EL DULCE ANHELO POSITIVISTA DE LA MERA IDEOLOGÍA

El que no se resigna a la fundamental asimetría del mundo acaba falsificando las medidas.

Escolios a un texto implícito, de Nicolás Gómez Dávila; Atalanta, 2009; pg. 279.

“[…] Aristóteles enuncia con claridad que la forma dineraria de la mercancía no es más que la figura ulteriormente desarrollada de la forma simple del valor, esto es, de la expresión que adopta el valor de una mercancía en otra mercancía cualquiera. Dice, en efecto:

‘5 lechos = una casa’

‘no difiere’ de

‘5 lechos = tanto o cuanto dinero’

Aristóteles advierte además que la relación de valor en la que se encierra esta expresión de valor, implica a su vez el hecho de que la casa se equipare cualitativamente al lecho, y que sin tal igualdad de esencias no se podría establecer una relación recíproca, como magnitudes conmensurables, entre esas cosas que para nuestros sentidos son diferentes. ‘El intercambio’, dice, ‘no podría darse sin la igualdad, la igualdad, a su vez, sin la conmensurabilidad’. Pero aquí se detiene perplejo, y desiste de seguir analizando la forma del valor. ‘En verdad es imposible que cosas tan heterogéneas sean conmensurables’, esto es, cualitativamente iguales. Esta igualación no puede ser sino algo extraño a la verdadera naturaleza de las cosas, y por consiguiente un mero ‘arbitrio para satisfacer la necesidad práctica’.

El propio Aristóteles nos dice, pues, por falta de qué se malogra su análisis ulterior: por carecer del concepto de valor. ¿Qué es lo igual, es decir, cuál es la sustancia común que la casa representa para el lecho, en la expresión de valor de éste? Algo así ‘en verdad no puede existir’, afirma Aristóteles. ¿Por qué? Contrapuesta al lecho, la casa representa un algo igual, en la medida en que esto representa en ambos –casa y lecho- algo que es efectivamente igual. Y eso es el trabajo humano.

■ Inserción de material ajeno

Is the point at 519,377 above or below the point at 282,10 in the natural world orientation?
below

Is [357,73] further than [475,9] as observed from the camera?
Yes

Pero que bajo la forma de los valores mercantiles todos los trabajos se expresan como trabajo humano igual, y por tanto como equivalentes, era un resultado que no podía alcanzar Aristóteles partiendo de la forma misma del valor, porque la sociedad griega se fundaba en el trabajo esclavo y por consiguiente su base natural era la desigualdad de los hombres y de sus fuerzas de trabajo. El secreto de la expresión de valor, la igualdad y la validez igual de todos los trabajos por ser trabajo humano en general, y en la medida en que lo son, sólo podía ser descifrado cuando el concepto de la igualdad humana poseyera ya la firmeza de un prejuicio popular. Mas esto sólo es posible en una sociedad donde la forma de mercancía es la forma general que adopta el producto del trabajo, y donde, por consiguiente, la relación entre unos y otros hombres como poseedores de mercancías se ha convertido, asimismo, en la relación social dominante. El genio de Aristóteles brilla precisamente por descubrir en la expresión del valor de las mercancías una relación de igualdad. Sólo la limitación histórica de la sociedad en que vivía le impidió averiguar en qué consistía, ‘en verdad’, esa relación de igualdad.”

El capital, de Karl Marx; Siglo XXI, 1998; pgs. 72-74.